[Passage provided]
# Feedback on experiment



## mikeore (Dec 21, 2007)

My goal is to precipitate gold out of leached ore. Small, just to prove the concept to myself.
Cell: 1pt. canning jar, carbon cathode, s.s. anode.
Leach: NCl / Chlorox
My first run was just to get everything working. I used a battery charger, set on [email protected] 2amps. Too much current for a such a small container. Ended up dissolving the anode.
Second run. Used a bigger anode. Ran a light bulb in series (+) to cut down current. 100% better.
The "ore" I was using was just some unknown sample I found laying around the shop, probably little gold.
I leached the ore overnight or so, filtered and put in the cell.
Ran it around an hour. Observed black precip. on the bottom of the cell and on the anode.
Dried the precip. Unfortunately for me I ran out of reagent to test it, so I'm at a dead end there.
But what I did notice is that the anode was etching away, I'm pretty sure that was the black powder.
I think the next run I will bring th Ph. up to 4 or 5 before I turn it on. My thinking is it would be a little more gentle on the anode.
Am I headed down the right road here? I realize that "raw ore" is a bunch different than plated fingers and such, but mabey not so much.


----------



## Noxx (Dec 21, 2007)

I'm not sure you can run ore in a deplating cell...
First of all, does gold ore can conduct electricity ?

Habitually, ore is finely divided prior leaching with acids/cyanides.


----------



## lazersteve (Dec 21, 2007)

Mike,

Just so I've got this right:



Mike said:


> I leached the ore overnight or so, filtered and put in the cell.



Did you put the leach liquid in the cell or the left over leached ore?

Steve


----------



## mikeore (Dec 21, 2007)

[Extracted material]

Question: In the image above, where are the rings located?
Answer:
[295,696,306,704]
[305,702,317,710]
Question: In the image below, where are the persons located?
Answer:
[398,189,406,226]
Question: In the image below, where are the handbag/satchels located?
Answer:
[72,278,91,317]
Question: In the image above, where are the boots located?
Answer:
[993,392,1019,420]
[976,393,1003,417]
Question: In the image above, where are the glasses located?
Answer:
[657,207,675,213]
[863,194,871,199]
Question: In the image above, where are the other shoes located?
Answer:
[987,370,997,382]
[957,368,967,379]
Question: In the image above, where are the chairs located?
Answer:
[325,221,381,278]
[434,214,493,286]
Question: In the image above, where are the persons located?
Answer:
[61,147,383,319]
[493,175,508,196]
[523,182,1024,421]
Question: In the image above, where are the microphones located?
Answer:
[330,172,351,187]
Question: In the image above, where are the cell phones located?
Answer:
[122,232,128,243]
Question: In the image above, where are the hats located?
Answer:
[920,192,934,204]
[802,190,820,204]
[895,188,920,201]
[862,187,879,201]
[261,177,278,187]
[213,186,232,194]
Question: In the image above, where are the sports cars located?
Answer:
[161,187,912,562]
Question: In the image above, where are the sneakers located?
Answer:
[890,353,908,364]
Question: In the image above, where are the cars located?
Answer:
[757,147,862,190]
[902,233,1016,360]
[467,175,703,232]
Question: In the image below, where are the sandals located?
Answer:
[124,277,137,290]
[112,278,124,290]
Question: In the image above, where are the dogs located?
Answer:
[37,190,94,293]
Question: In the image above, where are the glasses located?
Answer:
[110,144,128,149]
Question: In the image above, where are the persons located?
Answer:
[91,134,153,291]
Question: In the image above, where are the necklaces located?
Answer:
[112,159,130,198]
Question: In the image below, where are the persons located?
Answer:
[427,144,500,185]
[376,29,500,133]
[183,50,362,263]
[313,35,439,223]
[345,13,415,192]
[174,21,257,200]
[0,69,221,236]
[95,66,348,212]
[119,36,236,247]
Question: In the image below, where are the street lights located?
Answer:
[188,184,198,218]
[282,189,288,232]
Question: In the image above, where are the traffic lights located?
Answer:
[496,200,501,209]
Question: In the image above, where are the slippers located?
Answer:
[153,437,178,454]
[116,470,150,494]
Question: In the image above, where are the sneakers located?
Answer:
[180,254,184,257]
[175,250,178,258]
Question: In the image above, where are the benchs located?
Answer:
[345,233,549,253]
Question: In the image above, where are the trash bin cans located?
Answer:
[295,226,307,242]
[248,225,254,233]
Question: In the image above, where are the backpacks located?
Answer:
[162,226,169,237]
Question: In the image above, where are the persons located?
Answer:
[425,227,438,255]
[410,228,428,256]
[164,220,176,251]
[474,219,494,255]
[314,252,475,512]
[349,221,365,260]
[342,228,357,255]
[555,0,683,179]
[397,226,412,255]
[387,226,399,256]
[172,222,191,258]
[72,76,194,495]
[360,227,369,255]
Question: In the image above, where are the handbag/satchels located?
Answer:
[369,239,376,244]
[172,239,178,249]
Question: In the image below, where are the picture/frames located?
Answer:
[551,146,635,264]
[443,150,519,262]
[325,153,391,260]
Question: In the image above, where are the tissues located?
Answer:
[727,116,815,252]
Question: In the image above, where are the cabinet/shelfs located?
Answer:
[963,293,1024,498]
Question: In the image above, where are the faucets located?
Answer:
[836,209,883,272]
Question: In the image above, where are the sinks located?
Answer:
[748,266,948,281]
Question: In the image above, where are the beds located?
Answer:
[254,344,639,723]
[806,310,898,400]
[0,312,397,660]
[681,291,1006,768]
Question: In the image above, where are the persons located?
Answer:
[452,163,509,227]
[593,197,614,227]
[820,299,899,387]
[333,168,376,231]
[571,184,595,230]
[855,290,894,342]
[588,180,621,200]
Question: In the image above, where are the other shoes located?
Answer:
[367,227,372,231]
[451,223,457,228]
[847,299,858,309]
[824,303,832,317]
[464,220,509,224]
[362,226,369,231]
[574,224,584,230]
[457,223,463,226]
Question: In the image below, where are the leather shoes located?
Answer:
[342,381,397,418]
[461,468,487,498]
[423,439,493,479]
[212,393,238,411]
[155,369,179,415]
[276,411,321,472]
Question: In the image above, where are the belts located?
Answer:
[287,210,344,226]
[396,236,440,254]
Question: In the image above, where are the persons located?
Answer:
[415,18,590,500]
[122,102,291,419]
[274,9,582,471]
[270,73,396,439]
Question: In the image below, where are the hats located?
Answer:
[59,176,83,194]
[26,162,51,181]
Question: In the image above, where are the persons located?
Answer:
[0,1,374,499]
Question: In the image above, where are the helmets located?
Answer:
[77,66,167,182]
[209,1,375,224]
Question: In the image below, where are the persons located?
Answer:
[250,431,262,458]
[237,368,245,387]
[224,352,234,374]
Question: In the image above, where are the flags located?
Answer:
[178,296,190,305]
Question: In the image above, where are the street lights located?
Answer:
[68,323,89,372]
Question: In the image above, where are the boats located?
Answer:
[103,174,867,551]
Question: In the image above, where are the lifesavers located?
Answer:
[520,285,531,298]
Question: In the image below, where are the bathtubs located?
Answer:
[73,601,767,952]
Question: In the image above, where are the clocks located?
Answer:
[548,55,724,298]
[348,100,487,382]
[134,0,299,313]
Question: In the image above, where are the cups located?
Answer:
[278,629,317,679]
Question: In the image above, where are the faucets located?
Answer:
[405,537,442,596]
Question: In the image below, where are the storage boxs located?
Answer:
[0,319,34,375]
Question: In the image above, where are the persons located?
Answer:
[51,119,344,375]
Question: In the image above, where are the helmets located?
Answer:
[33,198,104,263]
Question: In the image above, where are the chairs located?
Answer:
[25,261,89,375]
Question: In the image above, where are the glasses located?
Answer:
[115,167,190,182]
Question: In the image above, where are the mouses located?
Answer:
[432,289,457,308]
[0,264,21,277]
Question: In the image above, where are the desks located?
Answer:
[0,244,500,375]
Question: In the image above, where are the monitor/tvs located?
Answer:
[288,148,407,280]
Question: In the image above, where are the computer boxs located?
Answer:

[What to work on]
a) Answer these questions using the gold experiment thread:
(i) What did mikeore run in series to reduce the current on the second run?
(ii) According to Noxx, what is habitually done to ore before leaching with acids or cyanides?
(iii) To what pH range does mikeore plan to raise the solution before the next run?
b) Please reproduce the gold experiment thread word for word, starting at "But what I did" and ending with "a deplating cell...".
c) Continue the gold experiment thread from the point where it stops.

[Answers for the tasks]
a)
(i) A light bulb
(ii) It is finely divided.
(iii) 4 or 5

b)
But what I did notice is that the anode was etching away, I'm pretty sure that was the black powder.
I think the next run I will bring th Ph. up to 4 or 5 before I turn it on. My thinking is it would be a little more gentle on the anode.
Am I headed down the right road here? I realize that "raw ore" is a bunch different than plated fingers and such, but mabey not so much.


----------



## Noxx (Dec 21, 2007)

I'm not sure you can run ore in a deplating cell...

c)
I'll try explain more clearly. The ore is crushed to powder then leached. Then filtered. The leach liquor is then electropreciped. I'm pretty sure this is how the System 3 (Action Mining) unit basicly works.
I have a copy of their cls leaching handbook. Their unit sounds like it works on the same principle except for an agitator and filter bag around the anode. It saves the step of filtering. Sounds like a very easy simple system.


----------



## lazersteve (Dec 21, 2007)

Precipitation via electricity is definitely a viable concept, but I can't say that I have any experience with the process. Sounds interesting.

Maybe GSP or someone else here can help you out with this one.

Steve


----------



## mikeore (Dec 21, 2007)

Thanks. I have trying to read as much of the Forum as I can, lot's of reading to get up to speed. I will get pictures and notes on this when I can.
Cracked open a bottle of wine and I'm fellin fine. Goodnight.


----------



## mikeore (Dec 23, 2007)

Here is a pic. of some "super clorox" Calcium Hypoclorite/Sodium Bicarb.
hth super sock it shock and swim about $3.00 and change at Diamond hardware.


Here is my cell


----------



## Lino1406 (Feb 1, 2008)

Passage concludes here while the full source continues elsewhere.